Monday, 20 July 2009

If life hands you lemons, make lemonade

As a provider of an online client feedback solution I get asked a lot about the impact proactively asking for client feedback can have on PI Insurance. There’s a common misconception that asking for feedback is effectively ‘inviting complaints’. In truth the FSA does not necessarily consider negative feedback as a formal complaint but it is their definition of a complaint, and it’s literal interpretation, that seems to be causing some confusion amongst the IFA community and PI Insurers.

The FSA handbook defines a complaint as “any oral or written expression of dissatisfaction, whether justified or not, from, or on behalf of, a person about the provision of, or failure to provide, a financial service, which alleges that the complainant has suffered (or may suffer) financial loss, material distress or material inconvenience.”
It’s a fairly far reaching definition which, taken literally, may suggest that negative client feedback from solicited surveys and questionnaires could constitute a complaint. In fact the FSA have provided this wide definition for a specific reason. Having referred the issue to the FSA’s Policy department, they confirmed that “The Handbook definition of a "complaint" aims to ensure that firms are unable to justify a failure to deal with complaints on the grounds that the complainant did not present his grievance in a prescribed format (say, filling out a form), or did not explicitly say he was making a complaint; hence the definition is drafted quite widely. That is, if a customer contacts a firm to express his dissatisfaction, the firm should investigate the matter regardless of how it was communicated (email, letter, telephone etc) and regardless of whether the customer specifically refers to his concerns as a "complaint". However, this does not necessarily mean that any negative feedback should be regarded as, and dealt with, as a complaint."

It seems that the FSA are simply trying to prevent firms from wriggling out of their obligations to deal with a complaint by suggesting that the complaint did not reach them through a formal procedure, hence their rather broad definition. This ensures that firms must deal with complaints in whatever format they arrive in. As far as client questionnaires are concerned, what the FSA are in fact saying is that negative feedback should be taken as seriously as if it were a complaint and acted upon or investigated accordingly. What they are not saying is that every negative response to a client feedback questionnaire should be formally dealt with under a firm’s complaints procedure. It comes down to common sense as “Customer satisfaction questionnaires tend to ask the individual about his or her experience with the firm in generic terms, often with a focus on customer services. We need to consider whether the customer would reasonably expect an individualised response, or any response at all, to his or her feedback. In most cases, they probably would not - certainly not where the feedback is anonymous.”

Proactively asking for client feedback can bring huge rewards to a firm.
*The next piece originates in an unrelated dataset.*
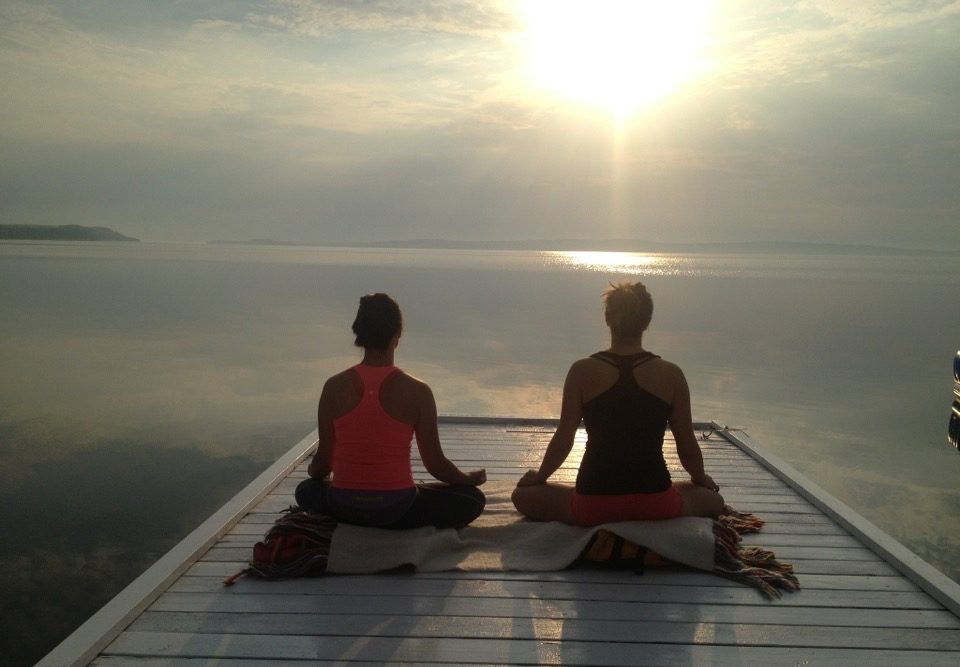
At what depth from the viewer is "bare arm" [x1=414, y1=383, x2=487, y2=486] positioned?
14.1 feet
Of course you should not simply ignore negative feedback, after all it helps you to continually improve what you do and everyone knows that if you can turn around a client who has expressed dissatisfaction with your service by dealing with their comments quickly and fairly then you will gain one of your most loyal clients. Any feedback provided by your clients should be monitored, understood and most importantly acted upon where necessary; whether it’s from a formal questionnaire process or indeed more informal ad hoc comments that are received.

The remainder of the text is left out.